The task
Rewrite everything from the start of the lines down to the line containing "134V121L148 118H140L134 126L133", changing each "instance_id" to "object_id" and leaving all else unchanged. Leave the pictures out of your answer.

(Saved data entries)
+++++

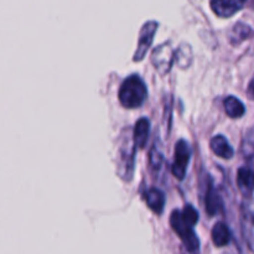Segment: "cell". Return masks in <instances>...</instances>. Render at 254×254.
Masks as SVG:
<instances>
[{
  "label": "cell",
  "mask_w": 254,
  "mask_h": 254,
  "mask_svg": "<svg viewBox=\"0 0 254 254\" xmlns=\"http://www.w3.org/2000/svg\"><path fill=\"white\" fill-rule=\"evenodd\" d=\"M207 189H206V195H205V206L206 211L208 212V215L215 216L218 215L220 212H222L223 210V201L221 198L220 193L216 190L215 186H213L212 181L210 179H207Z\"/></svg>",
  "instance_id": "obj_9"
},
{
  "label": "cell",
  "mask_w": 254,
  "mask_h": 254,
  "mask_svg": "<svg viewBox=\"0 0 254 254\" xmlns=\"http://www.w3.org/2000/svg\"><path fill=\"white\" fill-rule=\"evenodd\" d=\"M144 200H145L148 207L153 211L155 215H161L164 212V208H165V202L166 197L165 193L163 192L159 189H149L144 192Z\"/></svg>",
  "instance_id": "obj_10"
},
{
  "label": "cell",
  "mask_w": 254,
  "mask_h": 254,
  "mask_svg": "<svg viewBox=\"0 0 254 254\" xmlns=\"http://www.w3.org/2000/svg\"><path fill=\"white\" fill-rule=\"evenodd\" d=\"M241 153L248 161H254V127L246 133L241 144Z\"/></svg>",
  "instance_id": "obj_17"
},
{
  "label": "cell",
  "mask_w": 254,
  "mask_h": 254,
  "mask_svg": "<svg viewBox=\"0 0 254 254\" xmlns=\"http://www.w3.org/2000/svg\"><path fill=\"white\" fill-rule=\"evenodd\" d=\"M118 98L124 108H139L145 103L148 98V88L145 82L138 74H130L122 82Z\"/></svg>",
  "instance_id": "obj_3"
},
{
  "label": "cell",
  "mask_w": 254,
  "mask_h": 254,
  "mask_svg": "<svg viewBox=\"0 0 254 254\" xmlns=\"http://www.w3.org/2000/svg\"><path fill=\"white\" fill-rule=\"evenodd\" d=\"M136 150L138 148L134 144L133 134L130 136L129 130L126 129L121 135V143H119L118 154H117V174L126 183L133 180Z\"/></svg>",
  "instance_id": "obj_2"
},
{
  "label": "cell",
  "mask_w": 254,
  "mask_h": 254,
  "mask_svg": "<svg viewBox=\"0 0 254 254\" xmlns=\"http://www.w3.org/2000/svg\"><path fill=\"white\" fill-rule=\"evenodd\" d=\"M191 159V148L189 143L184 139L179 140L175 145V153H174V163L171 166V173L178 179L183 181L186 176L188 166Z\"/></svg>",
  "instance_id": "obj_5"
},
{
  "label": "cell",
  "mask_w": 254,
  "mask_h": 254,
  "mask_svg": "<svg viewBox=\"0 0 254 254\" xmlns=\"http://www.w3.org/2000/svg\"><path fill=\"white\" fill-rule=\"evenodd\" d=\"M150 134V121L148 118H140L134 126L133 139L138 149H144L148 144Z\"/></svg>",
  "instance_id": "obj_12"
},
{
  "label": "cell",
  "mask_w": 254,
  "mask_h": 254,
  "mask_svg": "<svg viewBox=\"0 0 254 254\" xmlns=\"http://www.w3.org/2000/svg\"><path fill=\"white\" fill-rule=\"evenodd\" d=\"M246 1L247 0H211V7L218 16L228 17L240 11Z\"/></svg>",
  "instance_id": "obj_7"
},
{
  "label": "cell",
  "mask_w": 254,
  "mask_h": 254,
  "mask_svg": "<svg viewBox=\"0 0 254 254\" xmlns=\"http://www.w3.org/2000/svg\"><path fill=\"white\" fill-rule=\"evenodd\" d=\"M210 146L211 150H212L216 155L220 156V158L222 159H226V160L232 159L233 155H235V150H233V148L231 146V144L228 143L227 139L223 135H221V134L212 136V139L210 140Z\"/></svg>",
  "instance_id": "obj_13"
},
{
  "label": "cell",
  "mask_w": 254,
  "mask_h": 254,
  "mask_svg": "<svg viewBox=\"0 0 254 254\" xmlns=\"http://www.w3.org/2000/svg\"><path fill=\"white\" fill-rule=\"evenodd\" d=\"M248 96H250L252 99H254V76L253 78L251 79L250 84H248Z\"/></svg>",
  "instance_id": "obj_20"
},
{
  "label": "cell",
  "mask_w": 254,
  "mask_h": 254,
  "mask_svg": "<svg viewBox=\"0 0 254 254\" xmlns=\"http://www.w3.org/2000/svg\"><path fill=\"white\" fill-rule=\"evenodd\" d=\"M192 50L189 44H181L175 52V62L181 69H186L192 64Z\"/></svg>",
  "instance_id": "obj_16"
},
{
  "label": "cell",
  "mask_w": 254,
  "mask_h": 254,
  "mask_svg": "<svg viewBox=\"0 0 254 254\" xmlns=\"http://www.w3.org/2000/svg\"><path fill=\"white\" fill-rule=\"evenodd\" d=\"M241 226L243 237L250 250L254 253V213L246 207L241 210Z\"/></svg>",
  "instance_id": "obj_11"
},
{
  "label": "cell",
  "mask_w": 254,
  "mask_h": 254,
  "mask_svg": "<svg viewBox=\"0 0 254 254\" xmlns=\"http://www.w3.org/2000/svg\"><path fill=\"white\" fill-rule=\"evenodd\" d=\"M252 30L248 25L243 24V22H237V24L233 26V29L231 30L230 34V40L233 45H238L242 41H245L248 36L251 35Z\"/></svg>",
  "instance_id": "obj_18"
},
{
  "label": "cell",
  "mask_w": 254,
  "mask_h": 254,
  "mask_svg": "<svg viewBox=\"0 0 254 254\" xmlns=\"http://www.w3.org/2000/svg\"><path fill=\"white\" fill-rule=\"evenodd\" d=\"M164 163V155L161 153L160 146L158 145V141H155L153 148L150 149L149 153V166L153 171H159L161 169V165Z\"/></svg>",
  "instance_id": "obj_19"
},
{
  "label": "cell",
  "mask_w": 254,
  "mask_h": 254,
  "mask_svg": "<svg viewBox=\"0 0 254 254\" xmlns=\"http://www.w3.org/2000/svg\"><path fill=\"white\" fill-rule=\"evenodd\" d=\"M159 24L155 20H150V21H146L145 24L141 26L140 32H139V41H138V47H136V51L133 56L134 62H140L143 61L145 55L148 54V50L150 49L151 44H153L154 36H155V32L158 30Z\"/></svg>",
  "instance_id": "obj_6"
},
{
  "label": "cell",
  "mask_w": 254,
  "mask_h": 254,
  "mask_svg": "<svg viewBox=\"0 0 254 254\" xmlns=\"http://www.w3.org/2000/svg\"><path fill=\"white\" fill-rule=\"evenodd\" d=\"M237 185L241 193L246 198L252 197L254 192V169L251 166H242L237 173Z\"/></svg>",
  "instance_id": "obj_8"
},
{
  "label": "cell",
  "mask_w": 254,
  "mask_h": 254,
  "mask_svg": "<svg viewBox=\"0 0 254 254\" xmlns=\"http://www.w3.org/2000/svg\"><path fill=\"white\" fill-rule=\"evenodd\" d=\"M197 222L198 212L192 205H186L183 210H175L171 212V228L180 237L186 254L200 253V241L193 230Z\"/></svg>",
  "instance_id": "obj_1"
},
{
  "label": "cell",
  "mask_w": 254,
  "mask_h": 254,
  "mask_svg": "<svg viewBox=\"0 0 254 254\" xmlns=\"http://www.w3.org/2000/svg\"><path fill=\"white\" fill-rule=\"evenodd\" d=\"M175 61V52L169 42L159 45L151 52V64L160 76H165L170 72Z\"/></svg>",
  "instance_id": "obj_4"
},
{
  "label": "cell",
  "mask_w": 254,
  "mask_h": 254,
  "mask_svg": "<svg viewBox=\"0 0 254 254\" xmlns=\"http://www.w3.org/2000/svg\"><path fill=\"white\" fill-rule=\"evenodd\" d=\"M223 106H225V111L227 116L232 119L241 118L246 113L245 104L235 96H228L223 102Z\"/></svg>",
  "instance_id": "obj_15"
},
{
  "label": "cell",
  "mask_w": 254,
  "mask_h": 254,
  "mask_svg": "<svg viewBox=\"0 0 254 254\" xmlns=\"http://www.w3.org/2000/svg\"><path fill=\"white\" fill-rule=\"evenodd\" d=\"M212 242L216 247H225L231 241V231L225 222H217L211 232Z\"/></svg>",
  "instance_id": "obj_14"
}]
</instances>
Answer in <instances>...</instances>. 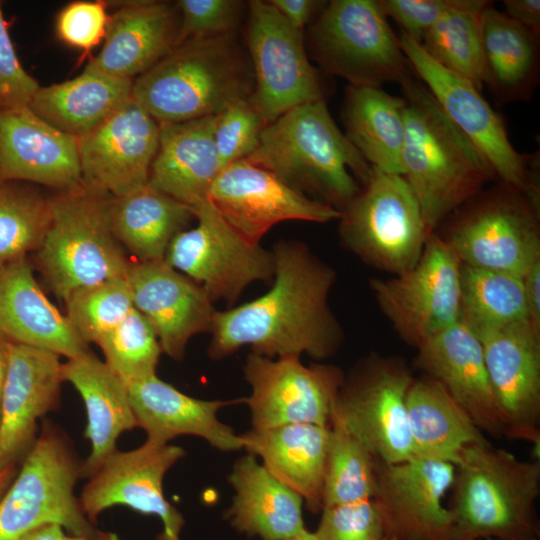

+++++

Result of the exercise
Segment: "cell". Return masks in <instances>...</instances>. Render at 254×254.
Masks as SVG:
<instances>
[{
  "label": "cell",
  "mask_w": 254,
  "mask_h": 254,
  "mask_svg": "<svg viewBox=\"0 0 254 254\" xmlns=\"http://www.w3.org/2000/svg\"><path fill=\"white\" fill-rule=\"evenodd\" d=\"M207 189H206V195H205V206L206 211L208 212V215L215 216L218 215L220 212H222L223 210V201L221 198L220 193L216 190L215 186H213L212 181L210 179H207Z\"/></svg>",
  "object_id": "obj_9"
},
{
  "label": "cell",
  "mask_w": 254,
  "mask_h": 254,
  "mask_svg": "<svg viewBox=\"0 0 254 254\" xmlns=\"http://www.w3.org/2000/svg\"><path fill=\"white\" fill-rule=\"evenodd\" d=\"M144 200H145L148 207L153 211L155 215H161L164 212V208H165V202L166 197L165 193L163 192L159 189H149L144 192Z\"/></svg>",
  "object_id": "obj_10"
},
{
  "label": "cell",
  "mask_w": 254,
  "mask_h": 254,
  "mask_svg": "<svg viewBox=\"0 0 254 254\" xmlns=\"http://www.w3.org/2000/svg\"><path fill=\"white\" fill-rule=\"evenodd\" d=\"M241 153L248 161H254V127L246 133L241 144Z\"/></svg>",
  "object_id": "obj_17"
},
{
  "label": "cell",
  "mask_w": 254,
  "mask_h": 254,
  "mask_svg": "<svg viewBox=\"0 0 254 254\" xmlns=\"http://www.w3.org/2000/svg\"><path fill=\"white\" fill-rule=\"evenodd\" d=\"M118 98L124 108H139L145 103L148 98V88L145 82L138 74H130L122 82Z\"/></svg>",
  "object_id": "obj_3"
},
{
  "label": "cell",
  "mask_w": 254,
  "mask_h": 254,
  "mask_svg": "<svg viewBox=\"0 0 254 254\" xmlns=\"http://www.w3.org/2000/svg\"><path fill=\"white\" fill-rule=\"evenodd\" d=\"M136 150L138 148L134 144L133 134L130 136L129 130L126 129L121 135V143H119L118 154H117V174L126 183L133 180Z\"/></svg>",
  "object_id": "obj_2"
},
{
  "label": "cell",
  "mask_w": 254,
  "mask_h": 254,
  "mask_svg": "<svg viewBox=\"0 0 254 254\" xmlns=\"http://www.w3.org/2000/svg\"><path fill=\"white\" fill-rule=\"evenodd\" d=\"M191 159V148L189 143L184 139L179 140L175 145V153H174V163L171 166V173L178 179L183 181L186 176L188 166Z\"/></svg>",
  "object_id": "obj_5"
},
{
  "label": "cell",
  "mask_w": 254,
  "mask_h": 254,
  "mask_svg": "<svg viewBox=\"0 0 254 254\" xmlns=\"http://www.w3.org/2000/svg\"><path fill=\"white\" fill-rule=\"evenodd\" d=\"M150 134V121L148 118H140L134 126L133 139L138 149H144L148 144Z\"/></svg>",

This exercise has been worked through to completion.